Plague-proof Florida and Texas with shaded outdoor classrooms?

Although Florida and Texas did not have significant coronaplague, they did go into full coronapanic, including shutdown of schools even for children under 10 whom the Swiss say cannot be relevant spreaders of infection.

Most schools have a lot of additional land, e.g., a vast parking lot as well as athletic fields. What about building some big palapas on some of this land, with warming lamps in the ceiling, to serve as outdoor classrooms? It could look like this restaurant in Mexico:

La-Palapa-sunset-table.jpg

Alternatively, a boring American-style aluminum shade and screen structure (“Florida room”).

Either way, if the weather isn’t truly nasty, hold classes outdoors where plague transmission is unlikely. Will it cost a lot to have government-built shade structures? Sure! But it can’t be significant compared to what we’re currently spending as we try to flee in terror from coronavirus.

Obviously this can’t work in the core plague regions of the U.S., i.e., Boston and New York City. But why not in the parts of the U.S. where the weather is generally pleasant from September through May?

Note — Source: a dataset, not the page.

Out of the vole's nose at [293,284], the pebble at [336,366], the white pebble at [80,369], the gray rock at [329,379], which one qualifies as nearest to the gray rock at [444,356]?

(Maybe extend this a bit farther north with (a) heated seats, and (b) wind barriers that can be raised or lowered as necessary.)

Readers: What’s wrong with this idea? Children in poor countries all over the world learn in some fairly basic spaces, sometimes even under just the shade of a tree. Are Americans so fearful of Covid-19-that they would shut down a school in which 95 percent of the activity is outdoors?

Related:

  • “Social Distancing Is Not Enough” (Altantic, one day later this this post): “A Hong Kong paper awaiting peer review found that of 7,324 documented cases in China, only one outbreak occurred outside … The risk of infection indoors is almost 19 times higher than in open-air environments … Every noncontact activity—talking, eating, working out—becomes significantly safer when you take it outside.”

7 thoughts on “Plague-proof Florida and Texas with shaded outdoor classrooms?

  1. Remember the old plague, just last year schools in MA were curtailing outdoor sports because of a mosquito borne illness. The only safe thing is for teachers to teach school from their vacation homes while the kids learn in their parents vacation homes. The poor can have the cities and the rural folk can just keep the food coming to the door.
    Serious question will corona chan kill the nice paying cushy busy work jobs or are we still going to pretend they are producing value?

  2. Americans don’t seem to be very good at keeping multiple mass hysterias going at once. I could be wrong, though–we’ll see if anyone objects to holding classes outdoors on the grounds that it makes children more susceptible to abduction by clowns. (For any non-US readers: yes, there actually was mass hysteria about clowns abducting children in 2016.)

  3. In my little town in MA, we’re going to be testing this idea in July, albeit with adults and just for one day. I just learned that the Select Board has decided to hold the Town Caucus outside. I don’t have all the details yet: outdoor structures, masks, hand sanitizer, distancing TBD. I wonder how they’re going to square that with not holding gatherings of more than 10 people? Are they going to ask the Board of Health to enforce the mask and social-distancing and assembly rules? Will the BOH have to shut down the caucus if more than 10 people show up? Millions of questions.

  4. I built a 20 foot boat in 1999-2000 in a Florida poly shelter. It lasted the two years and had maybe one more year in it when I took it down. (You can buy the boat: https://tinyurl.com/FLBoatForSale ) These posts may be all tongue in cheek but “outdoor classes in Florida” would certainly work better than laptop classes in Florida. Our little nieces are getting about 4 hours per week face time with their teachers.